Funds with which to seal Nerriga Road are undoubtedly a boon for Braidwood. A sealed road will improve travel safety, speed up travel times and lead to less wear and tear on residents’ cars. Asphalt will also make Nerriga Road a more appealing route for those travelling from Canberra to the coast.
Faster travel times and improved road quality will mean the portion of Braidwood’s visitors who are travelling to areas between Nowra and Ulladulla will probably largely take Nerriga Road instead of embarking on the treacherous Clyde.
In this way, sealing Nerriga Road is a bypass in a tea cup.

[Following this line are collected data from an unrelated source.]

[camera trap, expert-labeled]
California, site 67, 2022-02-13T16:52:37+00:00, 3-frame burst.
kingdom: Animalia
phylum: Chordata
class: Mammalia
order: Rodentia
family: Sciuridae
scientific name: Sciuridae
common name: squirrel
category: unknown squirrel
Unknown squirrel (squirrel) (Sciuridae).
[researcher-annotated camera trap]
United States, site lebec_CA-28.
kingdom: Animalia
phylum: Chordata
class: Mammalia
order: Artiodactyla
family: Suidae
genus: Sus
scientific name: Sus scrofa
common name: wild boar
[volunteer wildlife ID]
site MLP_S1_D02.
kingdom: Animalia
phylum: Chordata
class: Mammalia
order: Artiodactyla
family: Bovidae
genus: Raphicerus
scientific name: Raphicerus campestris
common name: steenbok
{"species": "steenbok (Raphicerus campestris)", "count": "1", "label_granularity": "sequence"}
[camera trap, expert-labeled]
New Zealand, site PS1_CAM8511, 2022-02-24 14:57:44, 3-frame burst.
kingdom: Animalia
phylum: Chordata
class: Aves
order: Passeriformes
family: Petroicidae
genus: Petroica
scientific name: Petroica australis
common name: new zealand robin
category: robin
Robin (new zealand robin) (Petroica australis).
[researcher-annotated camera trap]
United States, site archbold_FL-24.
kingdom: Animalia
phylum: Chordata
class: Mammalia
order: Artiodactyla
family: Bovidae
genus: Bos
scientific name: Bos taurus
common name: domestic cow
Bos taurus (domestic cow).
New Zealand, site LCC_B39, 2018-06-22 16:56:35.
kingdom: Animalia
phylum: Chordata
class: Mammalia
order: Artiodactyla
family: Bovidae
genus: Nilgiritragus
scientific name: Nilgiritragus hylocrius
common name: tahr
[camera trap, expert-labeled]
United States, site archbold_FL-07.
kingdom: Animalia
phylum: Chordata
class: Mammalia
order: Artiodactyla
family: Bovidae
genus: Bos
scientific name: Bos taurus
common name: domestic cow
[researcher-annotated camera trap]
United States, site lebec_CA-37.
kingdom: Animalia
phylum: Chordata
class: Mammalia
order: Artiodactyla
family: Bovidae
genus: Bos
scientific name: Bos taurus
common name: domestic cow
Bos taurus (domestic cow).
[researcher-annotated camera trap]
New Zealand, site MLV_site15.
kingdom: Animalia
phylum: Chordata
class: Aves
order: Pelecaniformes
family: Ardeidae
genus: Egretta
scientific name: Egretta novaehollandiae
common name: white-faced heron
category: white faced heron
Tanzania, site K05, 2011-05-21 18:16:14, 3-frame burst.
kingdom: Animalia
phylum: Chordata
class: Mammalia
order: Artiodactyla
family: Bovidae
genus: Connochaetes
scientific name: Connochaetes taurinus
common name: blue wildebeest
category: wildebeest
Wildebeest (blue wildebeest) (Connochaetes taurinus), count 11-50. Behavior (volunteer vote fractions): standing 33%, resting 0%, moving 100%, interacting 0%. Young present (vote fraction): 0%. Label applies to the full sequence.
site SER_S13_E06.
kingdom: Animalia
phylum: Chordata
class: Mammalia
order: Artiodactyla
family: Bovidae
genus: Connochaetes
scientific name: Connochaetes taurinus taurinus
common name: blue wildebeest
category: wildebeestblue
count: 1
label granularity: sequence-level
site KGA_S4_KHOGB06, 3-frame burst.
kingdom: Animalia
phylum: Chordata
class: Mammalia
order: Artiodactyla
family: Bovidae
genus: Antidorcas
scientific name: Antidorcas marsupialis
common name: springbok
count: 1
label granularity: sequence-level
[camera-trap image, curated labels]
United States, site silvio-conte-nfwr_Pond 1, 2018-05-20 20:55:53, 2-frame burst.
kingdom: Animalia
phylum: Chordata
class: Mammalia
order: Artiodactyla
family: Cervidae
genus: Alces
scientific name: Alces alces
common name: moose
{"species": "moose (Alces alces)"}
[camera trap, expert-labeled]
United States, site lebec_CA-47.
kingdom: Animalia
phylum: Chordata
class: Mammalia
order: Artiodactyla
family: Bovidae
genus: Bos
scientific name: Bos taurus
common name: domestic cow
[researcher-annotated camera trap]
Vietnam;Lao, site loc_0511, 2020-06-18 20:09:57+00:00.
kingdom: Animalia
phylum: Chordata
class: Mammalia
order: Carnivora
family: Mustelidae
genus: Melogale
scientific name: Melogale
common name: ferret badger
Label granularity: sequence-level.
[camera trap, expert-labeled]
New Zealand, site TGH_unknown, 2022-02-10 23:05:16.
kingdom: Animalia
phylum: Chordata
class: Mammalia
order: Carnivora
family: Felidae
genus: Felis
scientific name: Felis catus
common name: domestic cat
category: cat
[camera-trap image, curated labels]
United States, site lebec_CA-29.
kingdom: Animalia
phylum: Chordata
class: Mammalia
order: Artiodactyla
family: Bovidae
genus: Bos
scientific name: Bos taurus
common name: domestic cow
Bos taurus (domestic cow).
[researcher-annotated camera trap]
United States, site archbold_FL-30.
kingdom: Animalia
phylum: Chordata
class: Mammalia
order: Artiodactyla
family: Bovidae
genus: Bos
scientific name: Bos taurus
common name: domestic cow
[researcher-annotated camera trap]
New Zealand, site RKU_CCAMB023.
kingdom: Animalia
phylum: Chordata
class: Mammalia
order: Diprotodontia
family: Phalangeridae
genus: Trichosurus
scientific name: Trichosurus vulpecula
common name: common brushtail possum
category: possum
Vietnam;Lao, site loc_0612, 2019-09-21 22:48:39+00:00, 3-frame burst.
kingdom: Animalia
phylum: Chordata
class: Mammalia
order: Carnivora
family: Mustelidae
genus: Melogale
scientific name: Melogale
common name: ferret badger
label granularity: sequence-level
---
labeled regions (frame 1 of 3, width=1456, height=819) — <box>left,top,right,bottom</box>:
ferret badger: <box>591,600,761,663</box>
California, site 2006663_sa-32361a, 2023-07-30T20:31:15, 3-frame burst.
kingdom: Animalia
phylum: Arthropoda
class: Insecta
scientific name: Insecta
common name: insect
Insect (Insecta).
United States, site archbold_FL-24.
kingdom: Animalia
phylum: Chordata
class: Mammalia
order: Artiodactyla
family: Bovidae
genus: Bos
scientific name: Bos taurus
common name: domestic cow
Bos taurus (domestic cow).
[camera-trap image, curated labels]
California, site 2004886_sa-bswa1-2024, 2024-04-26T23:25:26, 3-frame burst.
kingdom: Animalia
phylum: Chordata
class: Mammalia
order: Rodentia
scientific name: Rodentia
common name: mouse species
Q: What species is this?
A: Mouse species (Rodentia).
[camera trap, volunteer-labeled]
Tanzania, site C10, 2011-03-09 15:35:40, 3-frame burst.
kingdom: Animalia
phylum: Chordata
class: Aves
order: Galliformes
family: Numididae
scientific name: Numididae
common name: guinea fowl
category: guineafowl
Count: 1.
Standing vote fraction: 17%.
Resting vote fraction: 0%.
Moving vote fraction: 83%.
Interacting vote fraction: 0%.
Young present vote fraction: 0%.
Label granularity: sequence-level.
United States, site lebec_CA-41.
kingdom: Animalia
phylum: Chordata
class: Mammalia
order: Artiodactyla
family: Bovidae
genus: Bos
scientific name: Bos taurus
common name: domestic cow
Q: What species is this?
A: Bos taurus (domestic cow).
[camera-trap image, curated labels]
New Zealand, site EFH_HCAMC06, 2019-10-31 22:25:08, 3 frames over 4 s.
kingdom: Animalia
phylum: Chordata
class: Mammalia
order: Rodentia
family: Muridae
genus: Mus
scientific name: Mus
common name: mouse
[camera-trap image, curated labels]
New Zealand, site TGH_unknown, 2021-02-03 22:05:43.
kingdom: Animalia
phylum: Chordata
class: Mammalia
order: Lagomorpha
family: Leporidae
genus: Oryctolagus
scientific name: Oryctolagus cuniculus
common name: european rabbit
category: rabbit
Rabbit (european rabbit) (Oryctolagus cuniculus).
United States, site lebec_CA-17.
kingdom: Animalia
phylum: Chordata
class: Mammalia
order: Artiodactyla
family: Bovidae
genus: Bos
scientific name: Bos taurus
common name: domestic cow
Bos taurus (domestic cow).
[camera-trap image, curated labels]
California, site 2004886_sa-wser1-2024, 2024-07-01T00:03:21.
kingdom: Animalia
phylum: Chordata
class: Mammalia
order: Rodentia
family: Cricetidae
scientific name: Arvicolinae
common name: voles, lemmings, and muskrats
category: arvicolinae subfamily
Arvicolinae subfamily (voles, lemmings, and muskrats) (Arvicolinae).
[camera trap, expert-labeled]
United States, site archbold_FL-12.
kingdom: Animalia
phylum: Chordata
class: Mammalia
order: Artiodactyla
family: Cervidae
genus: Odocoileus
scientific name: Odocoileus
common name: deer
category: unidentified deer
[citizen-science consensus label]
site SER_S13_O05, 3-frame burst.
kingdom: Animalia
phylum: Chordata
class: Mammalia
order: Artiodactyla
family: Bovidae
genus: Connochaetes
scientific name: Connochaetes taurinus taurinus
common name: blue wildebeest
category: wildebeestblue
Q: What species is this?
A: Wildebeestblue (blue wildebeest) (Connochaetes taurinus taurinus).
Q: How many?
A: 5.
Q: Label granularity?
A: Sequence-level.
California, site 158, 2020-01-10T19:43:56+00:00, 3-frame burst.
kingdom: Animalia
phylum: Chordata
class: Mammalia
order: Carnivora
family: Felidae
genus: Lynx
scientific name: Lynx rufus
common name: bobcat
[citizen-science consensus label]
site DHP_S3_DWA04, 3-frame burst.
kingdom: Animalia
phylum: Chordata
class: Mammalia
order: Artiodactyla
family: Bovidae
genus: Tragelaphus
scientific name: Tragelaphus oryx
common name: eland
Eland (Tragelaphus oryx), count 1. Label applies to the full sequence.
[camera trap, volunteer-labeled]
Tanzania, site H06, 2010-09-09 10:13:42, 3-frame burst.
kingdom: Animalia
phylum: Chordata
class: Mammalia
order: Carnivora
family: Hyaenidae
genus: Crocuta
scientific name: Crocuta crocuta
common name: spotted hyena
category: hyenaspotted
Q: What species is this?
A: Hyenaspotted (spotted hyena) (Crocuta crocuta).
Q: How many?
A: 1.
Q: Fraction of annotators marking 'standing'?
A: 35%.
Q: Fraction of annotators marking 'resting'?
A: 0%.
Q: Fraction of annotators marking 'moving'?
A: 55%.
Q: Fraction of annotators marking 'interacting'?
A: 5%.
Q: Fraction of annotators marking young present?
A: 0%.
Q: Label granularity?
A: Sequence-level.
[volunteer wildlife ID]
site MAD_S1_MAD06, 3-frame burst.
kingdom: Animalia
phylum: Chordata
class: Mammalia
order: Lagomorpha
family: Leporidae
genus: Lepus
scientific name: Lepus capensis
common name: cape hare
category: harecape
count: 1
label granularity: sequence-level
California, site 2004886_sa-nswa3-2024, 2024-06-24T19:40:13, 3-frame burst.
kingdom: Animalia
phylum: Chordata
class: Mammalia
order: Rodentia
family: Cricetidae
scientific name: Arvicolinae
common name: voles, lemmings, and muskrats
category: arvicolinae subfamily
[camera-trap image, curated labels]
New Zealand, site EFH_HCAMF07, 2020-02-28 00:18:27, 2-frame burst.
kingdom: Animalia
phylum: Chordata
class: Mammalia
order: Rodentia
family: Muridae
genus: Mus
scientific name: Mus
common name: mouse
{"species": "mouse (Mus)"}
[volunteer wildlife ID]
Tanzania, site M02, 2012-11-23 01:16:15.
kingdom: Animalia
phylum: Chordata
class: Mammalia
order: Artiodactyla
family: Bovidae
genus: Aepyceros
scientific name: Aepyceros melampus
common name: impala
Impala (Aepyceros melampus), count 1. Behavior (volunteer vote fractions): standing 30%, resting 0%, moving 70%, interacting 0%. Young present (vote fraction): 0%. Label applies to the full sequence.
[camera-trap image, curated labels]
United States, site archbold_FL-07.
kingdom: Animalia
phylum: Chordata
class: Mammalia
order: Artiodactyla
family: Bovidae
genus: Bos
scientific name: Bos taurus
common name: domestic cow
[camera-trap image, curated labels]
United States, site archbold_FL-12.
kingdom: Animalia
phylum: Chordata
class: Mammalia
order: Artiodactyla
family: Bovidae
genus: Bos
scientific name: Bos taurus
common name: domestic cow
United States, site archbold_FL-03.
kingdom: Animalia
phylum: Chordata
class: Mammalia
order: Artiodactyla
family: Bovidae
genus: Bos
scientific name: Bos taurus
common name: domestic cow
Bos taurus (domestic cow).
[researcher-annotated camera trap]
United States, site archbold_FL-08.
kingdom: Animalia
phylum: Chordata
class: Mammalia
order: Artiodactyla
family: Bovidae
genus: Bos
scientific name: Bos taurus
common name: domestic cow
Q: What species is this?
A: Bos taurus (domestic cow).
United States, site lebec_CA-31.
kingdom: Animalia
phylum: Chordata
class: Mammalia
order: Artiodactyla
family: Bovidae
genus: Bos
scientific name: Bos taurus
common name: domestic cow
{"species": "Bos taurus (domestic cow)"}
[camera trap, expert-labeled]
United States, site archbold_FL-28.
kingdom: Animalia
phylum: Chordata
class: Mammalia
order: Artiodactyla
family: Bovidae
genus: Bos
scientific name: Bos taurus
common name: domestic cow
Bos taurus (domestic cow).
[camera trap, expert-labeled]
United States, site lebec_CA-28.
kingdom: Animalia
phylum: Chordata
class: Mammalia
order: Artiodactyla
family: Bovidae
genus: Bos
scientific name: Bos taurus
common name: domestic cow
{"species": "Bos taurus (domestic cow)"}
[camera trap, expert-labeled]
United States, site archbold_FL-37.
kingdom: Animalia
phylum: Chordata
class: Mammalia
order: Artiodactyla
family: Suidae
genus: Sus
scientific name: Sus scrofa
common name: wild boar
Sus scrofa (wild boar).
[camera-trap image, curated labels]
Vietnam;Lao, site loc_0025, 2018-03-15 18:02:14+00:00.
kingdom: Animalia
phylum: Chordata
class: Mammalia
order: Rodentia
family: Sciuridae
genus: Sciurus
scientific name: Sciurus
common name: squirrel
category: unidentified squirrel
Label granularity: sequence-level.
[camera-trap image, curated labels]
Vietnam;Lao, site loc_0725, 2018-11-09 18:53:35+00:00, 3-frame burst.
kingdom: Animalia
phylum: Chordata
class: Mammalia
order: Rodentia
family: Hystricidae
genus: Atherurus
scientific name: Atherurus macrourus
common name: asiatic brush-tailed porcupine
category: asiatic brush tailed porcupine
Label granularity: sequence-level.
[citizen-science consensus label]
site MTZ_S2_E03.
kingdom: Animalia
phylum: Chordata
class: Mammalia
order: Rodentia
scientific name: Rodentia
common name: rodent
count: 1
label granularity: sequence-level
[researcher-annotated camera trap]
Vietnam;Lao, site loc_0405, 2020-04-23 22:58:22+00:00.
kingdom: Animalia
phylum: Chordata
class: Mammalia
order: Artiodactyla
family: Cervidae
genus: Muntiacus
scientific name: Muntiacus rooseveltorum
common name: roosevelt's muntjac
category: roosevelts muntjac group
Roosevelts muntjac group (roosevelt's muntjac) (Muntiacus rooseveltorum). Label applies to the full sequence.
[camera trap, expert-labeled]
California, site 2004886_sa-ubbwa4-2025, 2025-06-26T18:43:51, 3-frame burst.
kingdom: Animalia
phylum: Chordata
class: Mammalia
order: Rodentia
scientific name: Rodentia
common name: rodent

The situation could go one of two ways. Ideally, improved roads would mean improved accessibility, and therefore overall increased visitor numbers to Braidwood, and the surrounding region.
This would certainly be true for the area between Braidwood and Nerriga, and it would be exciting to see tourism-based business grow in that area. As Nerriga Road branches off the Kings Highway before Braidwood itself, however, it could lead to a drop in tourist numbers to Braidwood itself.
If the default is to drive on, people might not stop, and Braidwood businesses that rely on the tourist dollar might lose a portion of their trade. It wouldn’t be a large loss. Any slice of Braidwood’s tourism lost to Nerriga Road would be a small portion of the larger whole.
It does provide an opportunity, however, to gauge the effects of a bypass on a smaller scale; for businesses to prepare for what seems inevitable, and for the town to prepare to effectively market itself as a worthy detour.